This topic describes the Prediction component provided by Machine Learning Studio.

Configure the Prediction component

Traditional data mining algorithms can use the Prediction component to perform model prediction. The component uses the training model and prediction data as input and generates the prediction result.

You can configure the component by using one of the following methods:
  • Machine Learning Platform for AI (PAI) console
    Tab Parameter Description
    Fields Setting Feature Columns The feature columns that are selected from the input table for prediction. By default, all columns in the input table are selected.
    Reserved Columns The columns that you want to reserve in the output table. We recommend that you add a label column to facilitate evaluation.
    Output Result Column The result column in the output table.
    Output Score Column The score column in the output table.
    Output Detail Column The details column in the output table.
    Sparse Matrix Specifies whether the input data is in the sparse format. Data in the sparse format is presented by using key-value pairs.
    KV Delimiter The delimiter that is used to separate keys and values.
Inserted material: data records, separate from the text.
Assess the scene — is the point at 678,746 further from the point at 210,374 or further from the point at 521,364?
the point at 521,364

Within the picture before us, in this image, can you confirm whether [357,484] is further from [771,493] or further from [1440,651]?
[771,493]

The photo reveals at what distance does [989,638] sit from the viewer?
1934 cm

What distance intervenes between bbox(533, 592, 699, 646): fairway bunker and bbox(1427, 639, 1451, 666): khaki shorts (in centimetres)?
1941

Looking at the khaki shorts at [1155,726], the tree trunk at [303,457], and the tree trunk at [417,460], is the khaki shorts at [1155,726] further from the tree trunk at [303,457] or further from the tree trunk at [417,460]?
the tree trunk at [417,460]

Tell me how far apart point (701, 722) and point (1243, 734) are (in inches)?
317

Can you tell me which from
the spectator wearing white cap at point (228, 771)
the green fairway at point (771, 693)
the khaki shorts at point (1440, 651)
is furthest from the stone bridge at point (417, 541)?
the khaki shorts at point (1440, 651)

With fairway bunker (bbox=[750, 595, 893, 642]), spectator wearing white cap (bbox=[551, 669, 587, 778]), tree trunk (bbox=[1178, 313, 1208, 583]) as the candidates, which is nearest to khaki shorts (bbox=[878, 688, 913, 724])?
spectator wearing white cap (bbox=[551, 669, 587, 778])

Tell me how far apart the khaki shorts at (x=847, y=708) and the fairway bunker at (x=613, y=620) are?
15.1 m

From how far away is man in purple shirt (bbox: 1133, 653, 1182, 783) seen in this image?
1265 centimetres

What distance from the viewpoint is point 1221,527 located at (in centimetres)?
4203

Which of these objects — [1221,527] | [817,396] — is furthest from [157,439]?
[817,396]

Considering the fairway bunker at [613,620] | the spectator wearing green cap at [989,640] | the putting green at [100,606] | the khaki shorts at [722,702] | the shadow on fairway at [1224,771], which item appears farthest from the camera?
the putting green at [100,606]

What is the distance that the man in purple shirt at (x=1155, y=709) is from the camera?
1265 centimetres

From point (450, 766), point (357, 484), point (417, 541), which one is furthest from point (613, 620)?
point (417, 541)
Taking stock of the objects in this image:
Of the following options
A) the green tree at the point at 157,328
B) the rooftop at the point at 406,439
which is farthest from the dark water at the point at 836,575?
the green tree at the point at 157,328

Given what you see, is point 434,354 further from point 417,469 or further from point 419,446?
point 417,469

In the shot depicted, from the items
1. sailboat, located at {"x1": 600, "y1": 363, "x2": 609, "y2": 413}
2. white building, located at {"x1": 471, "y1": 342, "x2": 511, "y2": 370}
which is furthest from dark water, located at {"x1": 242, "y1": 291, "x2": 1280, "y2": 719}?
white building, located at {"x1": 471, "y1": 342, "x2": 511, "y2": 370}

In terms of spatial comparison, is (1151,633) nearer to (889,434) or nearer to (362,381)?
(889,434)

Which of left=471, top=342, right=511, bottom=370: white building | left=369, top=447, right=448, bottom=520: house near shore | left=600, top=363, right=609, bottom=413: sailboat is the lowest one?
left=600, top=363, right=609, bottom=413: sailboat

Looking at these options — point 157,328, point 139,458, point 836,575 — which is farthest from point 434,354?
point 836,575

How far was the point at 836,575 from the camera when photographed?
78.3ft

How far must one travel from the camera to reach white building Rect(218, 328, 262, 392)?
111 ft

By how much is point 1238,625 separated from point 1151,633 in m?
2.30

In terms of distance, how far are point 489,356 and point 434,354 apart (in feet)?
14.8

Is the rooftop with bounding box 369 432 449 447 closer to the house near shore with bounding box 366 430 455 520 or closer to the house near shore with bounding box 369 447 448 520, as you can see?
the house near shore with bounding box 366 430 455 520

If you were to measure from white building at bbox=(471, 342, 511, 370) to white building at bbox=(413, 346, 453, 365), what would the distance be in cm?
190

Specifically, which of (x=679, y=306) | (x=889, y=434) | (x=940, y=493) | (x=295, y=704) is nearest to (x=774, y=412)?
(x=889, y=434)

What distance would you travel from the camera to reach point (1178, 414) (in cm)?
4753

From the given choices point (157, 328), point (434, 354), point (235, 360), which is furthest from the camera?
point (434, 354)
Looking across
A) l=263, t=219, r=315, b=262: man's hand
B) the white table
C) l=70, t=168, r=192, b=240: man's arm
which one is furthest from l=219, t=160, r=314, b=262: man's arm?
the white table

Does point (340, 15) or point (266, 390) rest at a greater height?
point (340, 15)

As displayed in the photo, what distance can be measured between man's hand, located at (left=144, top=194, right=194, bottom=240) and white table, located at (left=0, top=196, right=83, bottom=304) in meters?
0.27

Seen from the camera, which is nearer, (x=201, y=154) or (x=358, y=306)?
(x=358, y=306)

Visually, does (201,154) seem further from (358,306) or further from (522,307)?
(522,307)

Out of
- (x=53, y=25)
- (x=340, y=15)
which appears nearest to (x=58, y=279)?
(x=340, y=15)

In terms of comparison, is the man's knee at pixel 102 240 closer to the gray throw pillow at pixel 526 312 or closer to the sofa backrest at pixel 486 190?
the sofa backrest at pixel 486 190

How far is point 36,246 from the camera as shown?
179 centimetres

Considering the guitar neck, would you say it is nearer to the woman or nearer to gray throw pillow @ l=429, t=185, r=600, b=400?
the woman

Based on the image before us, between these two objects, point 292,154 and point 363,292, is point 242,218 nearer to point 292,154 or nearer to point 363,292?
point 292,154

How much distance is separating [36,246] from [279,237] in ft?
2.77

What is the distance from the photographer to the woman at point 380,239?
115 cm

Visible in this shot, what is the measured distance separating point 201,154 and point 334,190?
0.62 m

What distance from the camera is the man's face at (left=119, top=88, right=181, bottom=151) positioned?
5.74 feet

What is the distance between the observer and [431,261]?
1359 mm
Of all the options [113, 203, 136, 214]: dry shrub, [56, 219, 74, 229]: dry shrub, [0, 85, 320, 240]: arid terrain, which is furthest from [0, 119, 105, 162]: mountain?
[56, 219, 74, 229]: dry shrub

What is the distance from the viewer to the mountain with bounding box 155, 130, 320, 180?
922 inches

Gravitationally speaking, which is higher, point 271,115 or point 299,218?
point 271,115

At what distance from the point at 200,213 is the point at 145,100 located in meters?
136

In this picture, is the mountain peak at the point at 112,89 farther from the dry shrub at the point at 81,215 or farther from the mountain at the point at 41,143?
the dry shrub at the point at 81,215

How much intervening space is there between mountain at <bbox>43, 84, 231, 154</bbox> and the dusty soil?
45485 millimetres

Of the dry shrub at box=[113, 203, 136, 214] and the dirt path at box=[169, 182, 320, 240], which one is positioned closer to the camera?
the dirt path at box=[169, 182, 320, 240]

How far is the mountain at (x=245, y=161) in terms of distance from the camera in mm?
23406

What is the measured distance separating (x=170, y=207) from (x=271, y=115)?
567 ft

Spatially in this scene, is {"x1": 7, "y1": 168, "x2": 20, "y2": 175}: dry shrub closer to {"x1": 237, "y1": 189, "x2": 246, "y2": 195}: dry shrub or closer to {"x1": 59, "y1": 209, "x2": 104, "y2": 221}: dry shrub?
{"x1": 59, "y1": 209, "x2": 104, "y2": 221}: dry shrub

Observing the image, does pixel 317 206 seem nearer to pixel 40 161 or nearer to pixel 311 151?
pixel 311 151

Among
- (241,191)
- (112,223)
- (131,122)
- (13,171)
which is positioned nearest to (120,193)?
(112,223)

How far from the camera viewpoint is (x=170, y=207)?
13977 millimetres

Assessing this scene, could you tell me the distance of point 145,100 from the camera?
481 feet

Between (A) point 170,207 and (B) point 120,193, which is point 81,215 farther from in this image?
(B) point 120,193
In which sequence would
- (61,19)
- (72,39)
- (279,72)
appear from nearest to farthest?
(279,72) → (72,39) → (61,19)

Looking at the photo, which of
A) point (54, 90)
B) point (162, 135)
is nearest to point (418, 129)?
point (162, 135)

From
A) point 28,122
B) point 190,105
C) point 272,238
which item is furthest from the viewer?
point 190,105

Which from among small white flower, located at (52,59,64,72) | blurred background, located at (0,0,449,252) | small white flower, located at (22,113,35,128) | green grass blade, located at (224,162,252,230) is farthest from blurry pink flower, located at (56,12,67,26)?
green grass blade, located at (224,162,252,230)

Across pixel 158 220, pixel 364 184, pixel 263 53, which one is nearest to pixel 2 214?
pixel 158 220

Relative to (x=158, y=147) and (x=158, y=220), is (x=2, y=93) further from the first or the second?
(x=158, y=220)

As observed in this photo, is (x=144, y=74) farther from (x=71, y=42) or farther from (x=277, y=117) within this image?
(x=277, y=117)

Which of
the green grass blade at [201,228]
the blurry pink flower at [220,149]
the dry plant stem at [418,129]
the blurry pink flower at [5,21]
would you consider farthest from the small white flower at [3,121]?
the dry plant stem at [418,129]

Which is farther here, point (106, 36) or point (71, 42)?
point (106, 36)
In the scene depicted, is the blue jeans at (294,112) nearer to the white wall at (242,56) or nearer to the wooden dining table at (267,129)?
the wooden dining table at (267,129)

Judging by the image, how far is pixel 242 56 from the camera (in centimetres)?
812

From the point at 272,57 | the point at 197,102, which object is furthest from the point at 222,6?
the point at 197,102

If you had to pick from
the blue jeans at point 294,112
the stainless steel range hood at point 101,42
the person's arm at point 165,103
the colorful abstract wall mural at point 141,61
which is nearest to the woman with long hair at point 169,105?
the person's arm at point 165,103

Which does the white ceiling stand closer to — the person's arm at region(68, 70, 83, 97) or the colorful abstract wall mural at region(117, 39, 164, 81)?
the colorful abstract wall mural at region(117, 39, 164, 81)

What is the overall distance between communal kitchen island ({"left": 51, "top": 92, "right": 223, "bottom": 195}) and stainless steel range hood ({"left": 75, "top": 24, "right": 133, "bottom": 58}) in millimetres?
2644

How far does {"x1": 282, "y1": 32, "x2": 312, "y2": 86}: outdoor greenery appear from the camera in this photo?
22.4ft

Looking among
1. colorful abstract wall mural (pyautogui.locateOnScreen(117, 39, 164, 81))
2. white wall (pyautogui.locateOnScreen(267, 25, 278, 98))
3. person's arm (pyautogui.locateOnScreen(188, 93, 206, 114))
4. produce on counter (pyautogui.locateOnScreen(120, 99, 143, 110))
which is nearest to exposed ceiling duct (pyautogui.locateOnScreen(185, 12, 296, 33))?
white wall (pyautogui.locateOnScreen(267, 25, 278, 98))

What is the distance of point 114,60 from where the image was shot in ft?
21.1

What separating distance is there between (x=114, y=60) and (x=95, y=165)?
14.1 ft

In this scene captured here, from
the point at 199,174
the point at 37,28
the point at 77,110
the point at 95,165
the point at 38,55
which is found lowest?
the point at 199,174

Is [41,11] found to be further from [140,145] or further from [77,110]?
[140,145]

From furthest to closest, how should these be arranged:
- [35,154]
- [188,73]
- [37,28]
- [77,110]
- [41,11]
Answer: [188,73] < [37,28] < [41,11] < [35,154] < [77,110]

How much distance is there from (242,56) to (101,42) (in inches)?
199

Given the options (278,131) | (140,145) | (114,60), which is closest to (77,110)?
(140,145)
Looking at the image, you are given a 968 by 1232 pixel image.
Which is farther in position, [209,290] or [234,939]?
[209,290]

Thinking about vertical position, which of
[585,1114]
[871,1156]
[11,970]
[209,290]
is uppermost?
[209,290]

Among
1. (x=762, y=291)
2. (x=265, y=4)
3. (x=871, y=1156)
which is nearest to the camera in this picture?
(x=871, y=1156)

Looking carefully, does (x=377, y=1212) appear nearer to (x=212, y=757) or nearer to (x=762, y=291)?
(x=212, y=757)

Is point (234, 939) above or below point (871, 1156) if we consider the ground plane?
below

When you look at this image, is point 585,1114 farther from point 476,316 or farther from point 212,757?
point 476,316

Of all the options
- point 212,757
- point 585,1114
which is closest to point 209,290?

By default, colons (:) are used.
    KV Pair Delimiter The delimiter that is used to separate key-value pairs. By default, commas (,) are used.
    Tuning Cores The number of cores. This parameter must be used with the Memory Size per Core parameter. The value of this parameter must be a positive integer.
    Memory Size per Core The memory size of each core. This parameter must be used with the Cores parameter. Unit: MB.
  • PAI command
    pai -name prediction
        -DmodelName=nb_model
        -DinputTableName=wpbc
        -DoutputTableName=wpbc_pred
        -DappendColNames=label;
    Parameter Required Description Default value
    inputTableName Yes The name of the input table. N/A
    featureColNames No The feature columns that are selected from the input table for prediction. Separate multiple columns with commas (,). All columns
    appendColNames No The prediction columns that are selected from the input table and appended to the output table. N/A
    inputTablePartitions No The partitions that are selected from the input table for training. Specify this parameter in one of the following formats:
    • Partition_name=value
    • name1=value1/name2=value2: multi-level partitions
    Note If you specify multiple partitions, separate these partitions with commas (,).
    All partitions
    outputTablePartition No The partitions whose results are contained in the output table. N/A
    resultColName No The column in the output table that contains the prediction result with the highest probability among all possible results. prediction_result
    scoreColName No The column in the output table that contains the probability of the prediction result. prediction_score
    detailColName No The details column in the output table that contains all possible results and their probabilities. prediction_detail
    enableSparse No Specifies whether the input data is in the sparse format. Valid values: true and false. false
    itemDelimiter No The delimiter that is used to separate key-value pairs in the sparse format. ,
    kvDelimiter No The delimiter that is used to separate keys and values. :
    modelName Yes The name of the input clustering model. N/A
    outputTableName Yes The name of the output table. N/A
    lifecycle No The lifecycle of the output table. N/A
    coreNum No The number of cores. Automatically allocated
    memSizePerCore No The memory size of each core. Unit: MB. Automatically allocated

Example

  1. Execute the following SQL statements to generate test data:
    create table pai_rf_test_input as
    select * from
    (
    select 1 as f0,2 as f1, "good" as class from dual
    union all
    select 1 as f0,3 as f1, "good" as class from dual
    union all
    select 1 as f0,4 as f1, "bad" as class from dual
    union all
    select 0 as f0,3 as f1, "good" as class from dual
    union all
    select 0 as f0,4 as f1, "bad" as class from dual
    )tmp;
  2. Run the following PAI command to build a model. The random forest algorithm is used in this example.
    PAI -name randomforests
       -project algo_public
       -DinputTableName="pai_rf_test_input"
       -DmodelName="pai_rf_test_model"
       -DforceCategorical="f1"
       -DlabelColName="class"
       -DfeatureColNames="f0,f1"
       -DmaxRecordSize="100000"
       -DminNumPer="0"
       -DminNumObj="2"
       -DtreeNum="3";
  3. Run the following PAI command to submit the parameters configured for the Prediction component:
    PAI -name prediction
        -project algo_public
        -DinputTableName=pai_rf_test_input
        -DmodelName=pai_rf_test_model
        -DresultColName=prediction_result
        -DscoreColName=prediction_score
        -DdetailColName=prediction_detail
        -DoutputTableName=pai_temp_2283_76333_1
  4. View the output result table pai_temp_2283_76333_1, as shown in the following figure. Prediction resultwhere:
    • prediction_result: the column that contains the prediction result with the highest probability among all possible results.
    • prediction_score: the column that contains the probability of the prediction result.

      In this example, the prediction result can be good or bad, depending on whose probability is higher. The prediction_score column contains the probability of the prediction result that can be good or bad.

    • prediction_detail: the column that contains all possible results and their probabilities.